In 2016, Pohlen was waived once again by the Fever a week before the start of the season. Midway through the season, she returned to the Fever signing a 7-day contract on July 6, 2016. A week later she signed another 7-day contract with the Fever. On July 21, 2016, she re-signed with the Fever for the rest of the season.

In February 2017, Pohlen re-signed with the Fever.

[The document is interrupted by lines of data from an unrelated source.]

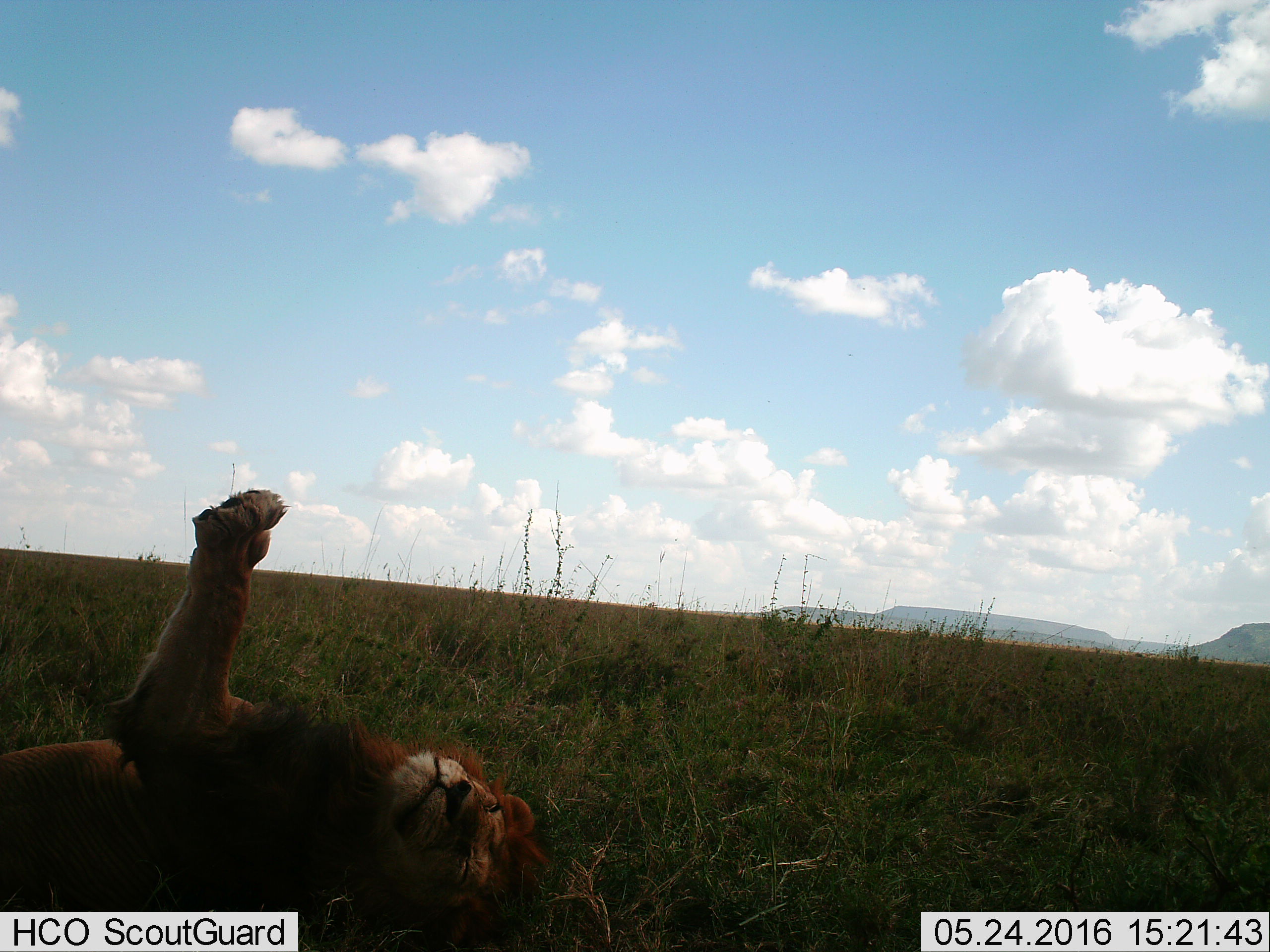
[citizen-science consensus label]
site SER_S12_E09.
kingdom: Animalia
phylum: Chordata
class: Mammalia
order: Carnivora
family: Felidae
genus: Panthera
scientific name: Panthera leo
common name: lion male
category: lionmale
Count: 1.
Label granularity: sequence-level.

In February 2018, Pohlen re-signed once again with the Fever. In May 2018, Pohlen was waived by the Fever before the start of the 2018 WNBA season.

==WNBA statistics==

| † | Denotes seasons in which Pohlen won a WNBA championship |

===Regular season===

| Year | Team | GP | GS | MPG | FG% | 3P% | FT% | RPG | APG | SPG | BPG | TO | PPG |
|---|---|---|---|---|---|---|---|---|---|---|---|---|---|
| 2011 | Indiana | 34 | 2 | 15.9 | .471 | .468° | .867 | 1.4 | 1.0 | 0.4 | 0.1 | 0.6 | 4.1 |
| 2012^{†} | Indiana | 34 | 3 | 16.9 | .430 | .421 | .700 | 1.7 | 1.1 | 0.6 | 0.3 | 0.9 | 4.4 |
| 2013 | Indiana | 13 | 0 | 14.7 | .342 | .375 | 1.000 | 1.9 | 0.3 | 0.5 | 0.1 | 0.8 | 3.2 |
| 2015 | Indiana | 26 | 1 | 10.0 | .404 | .395 | .750 | 0.8 | 0.6 | 0.5 | 0.0 | 0.4 | 2.4 |
| 2016 | Indiana | 12 | 0 | 4.1 | .545 | .500 | 1.000 | 0.1 | 0.4 | 0.0 | 0.0 | 0.2 | 1.3 |
| 2017 | Indiana | 29 | 0 | 12.9 | .405 | .385 | .826 | 1.0 | 0.7 | 0.2 | 0.0 | 0.6 | 3.4 |
| Career | 6 years, 1 team | 148 | 6 | 13.4 | .427 | .420 | .825 | 1.2 | 0.8 | 0.4 | 0.1 | 0.6 | 3.4 |

===Playoffs===

| Year | Team | GP | GS | MPG | FG% | 3P% | FT% | RPG | APG | SPG | BPG | TO | PPG |
|---|---|---|---|---|---|---|---|---|---|---|---|---|---|
| 2011 | Indiana | 5 | 0 | 7.0 | .500 | .500 | .000 | 0.8 | 0.6 | 0.2 | 0.0 | 0.2 | 2.0 |
| 2012^{†} | Indiana | 6 | 0 | 11.5 | .778 | 1.000 | .000 | 0.7 | 0.3 | 0.5 | 0.0 | 0.8 | 3.2 |
| 2013 | Indiana | 3 | 0 | 11.1 | .308 | .111 | .000 | 1.0 | 0.3 | 0.0 | 0.3 | 0.3 | 3.0 |
| 2015 | Indiana | 6 | 0 | 4.5 | .000 | .000 | .000 | 0.2 | 0.2 | 0.0 | 0.0 | 0.0 | 0.0 |
| Career | 4 years, 1 team | 20 | 0 | 8.2 | .441 | .364 | .000 | 0.6 | 0.4 | 0.2 | 0.1 | 0.4 | 1.9 |

==Overseas==
Pohlen played the 2011–12 season with Tarsus in Turkey. She averaged 10.1 points in 13 games with the team.

==Personal life==
Pohlen has an uncle who played football at the University of Notre Dame, both her grandfather and great-grandfather played basketball at Purdue University and her great-uncle is inducted into the Texas A&M Basketball Hall of Fame.